■ **Data provided**
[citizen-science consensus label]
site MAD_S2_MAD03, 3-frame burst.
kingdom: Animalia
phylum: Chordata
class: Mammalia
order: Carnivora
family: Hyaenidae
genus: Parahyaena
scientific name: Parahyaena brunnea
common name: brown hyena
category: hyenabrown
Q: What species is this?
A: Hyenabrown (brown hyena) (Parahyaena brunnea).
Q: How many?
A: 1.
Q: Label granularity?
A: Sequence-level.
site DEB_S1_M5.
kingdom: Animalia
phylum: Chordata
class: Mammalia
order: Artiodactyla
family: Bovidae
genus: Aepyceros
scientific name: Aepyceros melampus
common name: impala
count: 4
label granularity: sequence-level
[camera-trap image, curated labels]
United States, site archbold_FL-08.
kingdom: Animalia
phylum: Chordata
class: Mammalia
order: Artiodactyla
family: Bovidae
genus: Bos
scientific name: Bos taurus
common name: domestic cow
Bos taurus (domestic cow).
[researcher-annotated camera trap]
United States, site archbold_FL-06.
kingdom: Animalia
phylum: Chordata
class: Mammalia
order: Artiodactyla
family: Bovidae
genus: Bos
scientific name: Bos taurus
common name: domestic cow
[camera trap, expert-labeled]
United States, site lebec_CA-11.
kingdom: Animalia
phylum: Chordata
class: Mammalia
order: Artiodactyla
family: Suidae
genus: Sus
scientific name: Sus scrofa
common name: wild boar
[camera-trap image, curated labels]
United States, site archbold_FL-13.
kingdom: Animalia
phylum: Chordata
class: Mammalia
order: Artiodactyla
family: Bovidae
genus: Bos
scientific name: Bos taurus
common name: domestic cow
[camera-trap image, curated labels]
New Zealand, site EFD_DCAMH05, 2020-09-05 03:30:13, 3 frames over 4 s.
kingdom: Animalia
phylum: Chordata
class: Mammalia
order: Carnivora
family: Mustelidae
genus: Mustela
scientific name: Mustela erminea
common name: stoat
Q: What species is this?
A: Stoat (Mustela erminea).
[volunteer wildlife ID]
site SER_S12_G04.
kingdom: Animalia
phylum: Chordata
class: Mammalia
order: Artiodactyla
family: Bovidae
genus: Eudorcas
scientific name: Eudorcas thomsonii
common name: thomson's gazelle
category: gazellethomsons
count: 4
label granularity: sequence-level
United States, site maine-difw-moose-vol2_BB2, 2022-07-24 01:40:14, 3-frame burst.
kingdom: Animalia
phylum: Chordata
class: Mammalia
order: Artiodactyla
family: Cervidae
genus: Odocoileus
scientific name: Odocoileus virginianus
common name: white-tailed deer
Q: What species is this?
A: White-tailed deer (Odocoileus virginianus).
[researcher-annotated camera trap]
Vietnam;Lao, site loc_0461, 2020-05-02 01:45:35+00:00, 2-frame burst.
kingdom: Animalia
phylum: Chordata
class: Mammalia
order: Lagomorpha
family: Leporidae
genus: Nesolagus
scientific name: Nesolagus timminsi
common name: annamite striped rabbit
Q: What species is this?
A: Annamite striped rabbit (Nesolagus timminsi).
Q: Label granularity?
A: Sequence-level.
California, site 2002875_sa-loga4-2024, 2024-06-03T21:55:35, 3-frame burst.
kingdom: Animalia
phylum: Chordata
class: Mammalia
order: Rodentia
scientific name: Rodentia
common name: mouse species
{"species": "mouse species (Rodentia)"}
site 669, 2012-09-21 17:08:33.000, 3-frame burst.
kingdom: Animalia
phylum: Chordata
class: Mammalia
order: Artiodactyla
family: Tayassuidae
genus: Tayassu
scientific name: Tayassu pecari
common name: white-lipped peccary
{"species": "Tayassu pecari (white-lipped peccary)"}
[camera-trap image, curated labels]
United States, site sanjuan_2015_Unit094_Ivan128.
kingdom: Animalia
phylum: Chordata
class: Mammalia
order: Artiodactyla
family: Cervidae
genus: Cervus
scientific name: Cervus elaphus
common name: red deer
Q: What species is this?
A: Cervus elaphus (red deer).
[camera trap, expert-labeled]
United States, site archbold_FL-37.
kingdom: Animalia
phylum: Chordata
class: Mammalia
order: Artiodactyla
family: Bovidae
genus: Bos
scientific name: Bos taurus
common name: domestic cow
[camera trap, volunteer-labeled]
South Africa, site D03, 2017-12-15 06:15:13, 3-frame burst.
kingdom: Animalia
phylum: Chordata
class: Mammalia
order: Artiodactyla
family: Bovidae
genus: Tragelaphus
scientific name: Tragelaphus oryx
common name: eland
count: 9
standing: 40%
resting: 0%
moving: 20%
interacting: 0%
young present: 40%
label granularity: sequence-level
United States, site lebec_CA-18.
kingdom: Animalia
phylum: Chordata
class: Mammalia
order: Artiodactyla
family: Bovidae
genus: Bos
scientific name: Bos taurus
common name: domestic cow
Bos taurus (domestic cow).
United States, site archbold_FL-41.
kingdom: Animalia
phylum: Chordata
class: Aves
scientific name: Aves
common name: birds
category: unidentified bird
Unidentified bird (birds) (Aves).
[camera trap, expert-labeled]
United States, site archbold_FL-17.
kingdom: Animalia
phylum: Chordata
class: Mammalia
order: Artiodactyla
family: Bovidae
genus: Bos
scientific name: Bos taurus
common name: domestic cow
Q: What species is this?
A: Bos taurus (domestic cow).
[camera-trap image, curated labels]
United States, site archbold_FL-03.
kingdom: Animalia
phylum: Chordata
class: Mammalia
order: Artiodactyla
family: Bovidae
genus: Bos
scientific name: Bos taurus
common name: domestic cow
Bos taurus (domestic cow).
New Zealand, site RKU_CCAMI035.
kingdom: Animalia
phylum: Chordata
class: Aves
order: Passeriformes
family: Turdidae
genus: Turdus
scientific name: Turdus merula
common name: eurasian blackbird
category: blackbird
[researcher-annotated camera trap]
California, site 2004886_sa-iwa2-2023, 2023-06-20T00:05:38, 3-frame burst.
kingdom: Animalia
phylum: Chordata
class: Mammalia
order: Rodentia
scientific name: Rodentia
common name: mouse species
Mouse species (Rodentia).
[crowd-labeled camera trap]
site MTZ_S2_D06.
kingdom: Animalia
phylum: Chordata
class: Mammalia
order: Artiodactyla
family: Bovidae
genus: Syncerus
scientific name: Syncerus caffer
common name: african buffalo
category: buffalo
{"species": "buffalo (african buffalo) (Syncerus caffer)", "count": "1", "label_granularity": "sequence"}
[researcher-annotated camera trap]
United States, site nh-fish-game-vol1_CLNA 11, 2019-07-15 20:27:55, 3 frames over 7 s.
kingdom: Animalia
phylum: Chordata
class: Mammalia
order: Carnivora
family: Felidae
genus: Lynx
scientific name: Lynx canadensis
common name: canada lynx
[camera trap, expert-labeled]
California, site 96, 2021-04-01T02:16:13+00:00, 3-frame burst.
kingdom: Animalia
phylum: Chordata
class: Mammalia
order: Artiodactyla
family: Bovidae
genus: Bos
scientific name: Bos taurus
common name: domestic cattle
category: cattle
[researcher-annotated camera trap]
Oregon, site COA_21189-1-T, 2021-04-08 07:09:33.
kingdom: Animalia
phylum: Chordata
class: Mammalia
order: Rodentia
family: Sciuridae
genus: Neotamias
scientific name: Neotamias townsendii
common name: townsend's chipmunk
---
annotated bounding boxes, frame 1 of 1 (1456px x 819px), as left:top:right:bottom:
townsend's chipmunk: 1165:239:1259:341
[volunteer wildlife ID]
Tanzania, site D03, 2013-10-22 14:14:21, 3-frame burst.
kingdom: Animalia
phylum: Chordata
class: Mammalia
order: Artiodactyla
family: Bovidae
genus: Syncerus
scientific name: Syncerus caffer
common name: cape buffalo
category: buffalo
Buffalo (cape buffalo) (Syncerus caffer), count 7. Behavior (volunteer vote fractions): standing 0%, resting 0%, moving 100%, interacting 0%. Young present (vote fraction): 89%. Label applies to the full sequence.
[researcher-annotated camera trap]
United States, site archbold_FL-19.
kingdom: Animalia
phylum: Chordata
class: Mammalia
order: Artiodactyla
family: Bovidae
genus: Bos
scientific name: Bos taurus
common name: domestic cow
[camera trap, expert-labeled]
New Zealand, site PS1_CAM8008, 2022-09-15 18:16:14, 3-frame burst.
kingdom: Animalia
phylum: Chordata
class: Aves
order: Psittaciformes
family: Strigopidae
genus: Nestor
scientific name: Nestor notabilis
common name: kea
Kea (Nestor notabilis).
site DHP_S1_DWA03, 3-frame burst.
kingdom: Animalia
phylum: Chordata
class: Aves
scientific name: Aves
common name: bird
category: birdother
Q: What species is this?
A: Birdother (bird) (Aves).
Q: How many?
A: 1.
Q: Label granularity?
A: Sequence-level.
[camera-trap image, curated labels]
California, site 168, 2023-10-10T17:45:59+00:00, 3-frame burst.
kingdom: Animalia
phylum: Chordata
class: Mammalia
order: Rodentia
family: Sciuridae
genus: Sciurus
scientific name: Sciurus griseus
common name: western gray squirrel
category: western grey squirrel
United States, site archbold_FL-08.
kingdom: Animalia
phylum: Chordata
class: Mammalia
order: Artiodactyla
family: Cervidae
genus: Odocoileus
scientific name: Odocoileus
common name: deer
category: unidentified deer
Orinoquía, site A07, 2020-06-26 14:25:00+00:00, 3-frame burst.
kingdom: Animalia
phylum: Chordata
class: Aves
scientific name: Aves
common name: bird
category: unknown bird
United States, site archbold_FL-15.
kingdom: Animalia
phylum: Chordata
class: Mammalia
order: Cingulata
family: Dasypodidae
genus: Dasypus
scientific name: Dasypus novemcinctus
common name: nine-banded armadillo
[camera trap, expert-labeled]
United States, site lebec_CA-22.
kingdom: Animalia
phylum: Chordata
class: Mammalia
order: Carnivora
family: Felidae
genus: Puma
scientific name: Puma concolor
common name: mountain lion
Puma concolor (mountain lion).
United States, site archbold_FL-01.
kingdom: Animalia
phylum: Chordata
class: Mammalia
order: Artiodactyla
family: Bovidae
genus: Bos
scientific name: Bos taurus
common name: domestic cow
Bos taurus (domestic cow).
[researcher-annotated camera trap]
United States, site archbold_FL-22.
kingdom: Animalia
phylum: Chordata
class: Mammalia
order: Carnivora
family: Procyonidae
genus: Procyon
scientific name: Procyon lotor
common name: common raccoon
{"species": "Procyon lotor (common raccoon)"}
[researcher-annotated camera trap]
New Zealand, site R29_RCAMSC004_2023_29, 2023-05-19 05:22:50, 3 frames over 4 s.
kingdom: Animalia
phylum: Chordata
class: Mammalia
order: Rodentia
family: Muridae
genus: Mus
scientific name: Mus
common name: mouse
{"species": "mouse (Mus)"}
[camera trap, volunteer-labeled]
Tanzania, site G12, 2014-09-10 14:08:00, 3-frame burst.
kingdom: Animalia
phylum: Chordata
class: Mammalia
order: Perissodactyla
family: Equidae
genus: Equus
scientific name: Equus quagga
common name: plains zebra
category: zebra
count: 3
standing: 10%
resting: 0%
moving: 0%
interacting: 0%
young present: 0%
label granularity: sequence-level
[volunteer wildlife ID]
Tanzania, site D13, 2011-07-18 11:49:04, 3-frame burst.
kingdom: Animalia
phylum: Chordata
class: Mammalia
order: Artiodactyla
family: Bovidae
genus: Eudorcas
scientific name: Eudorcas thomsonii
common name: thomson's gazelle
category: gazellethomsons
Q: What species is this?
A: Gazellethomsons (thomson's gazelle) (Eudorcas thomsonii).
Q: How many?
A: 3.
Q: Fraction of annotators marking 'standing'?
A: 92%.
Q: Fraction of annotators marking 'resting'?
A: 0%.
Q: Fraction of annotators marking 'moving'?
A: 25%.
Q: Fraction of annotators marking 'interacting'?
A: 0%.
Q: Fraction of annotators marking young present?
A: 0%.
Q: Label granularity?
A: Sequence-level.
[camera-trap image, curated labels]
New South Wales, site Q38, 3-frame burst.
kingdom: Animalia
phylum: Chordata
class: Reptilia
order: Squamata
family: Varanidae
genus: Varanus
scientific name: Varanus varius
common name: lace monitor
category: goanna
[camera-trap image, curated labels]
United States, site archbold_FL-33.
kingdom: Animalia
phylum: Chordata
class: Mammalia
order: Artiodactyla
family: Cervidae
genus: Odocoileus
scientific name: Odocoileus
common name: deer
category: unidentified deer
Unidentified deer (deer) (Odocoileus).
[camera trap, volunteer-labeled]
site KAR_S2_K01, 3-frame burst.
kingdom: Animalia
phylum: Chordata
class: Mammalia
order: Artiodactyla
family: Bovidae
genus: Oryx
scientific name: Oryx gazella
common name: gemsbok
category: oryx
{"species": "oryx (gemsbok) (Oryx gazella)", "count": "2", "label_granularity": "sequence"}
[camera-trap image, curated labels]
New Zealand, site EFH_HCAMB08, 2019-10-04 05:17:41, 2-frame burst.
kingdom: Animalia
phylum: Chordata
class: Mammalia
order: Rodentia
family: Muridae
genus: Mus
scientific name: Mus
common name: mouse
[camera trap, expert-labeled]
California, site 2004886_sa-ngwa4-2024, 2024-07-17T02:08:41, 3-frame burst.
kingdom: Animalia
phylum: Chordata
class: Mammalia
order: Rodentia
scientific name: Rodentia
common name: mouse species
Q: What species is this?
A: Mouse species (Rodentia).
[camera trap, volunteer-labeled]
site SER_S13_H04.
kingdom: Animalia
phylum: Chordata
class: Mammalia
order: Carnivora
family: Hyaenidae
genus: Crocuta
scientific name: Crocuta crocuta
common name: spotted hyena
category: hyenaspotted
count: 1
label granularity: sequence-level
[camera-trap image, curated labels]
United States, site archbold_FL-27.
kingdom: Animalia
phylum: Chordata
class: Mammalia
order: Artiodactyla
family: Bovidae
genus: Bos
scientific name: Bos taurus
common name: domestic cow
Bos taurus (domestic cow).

■ **Aim of the task**
Reproduce the entries exactly, but only from their first line to the line holding "genus: Aepyceros", with that last line kept.

■ **Exercise output**
[citizen-science consensus label]
site MAD_S2_MAD03, 3-frame burst.
kingdom: Animalia
phylum: Chordata
class: Mammalia
order: Carnivora
family: Hyaenidae
genus: Parahyaena
scientific name: Parahyaena brunnea
common name: brown hyena
category: hyenabrown
Q: What species is this?
A: Hyenabrown (brown hyena) (Parahyaena brunnea).
Q: How many?
A: 1.
Q: Label granularity?
A: Sequence-level.
site DEB_S1_M5.
kingdom: Animalia
phylum: Chordata
class: Mammalia
order: Artiodactyla
family: Bovidae
genus: Aepyceros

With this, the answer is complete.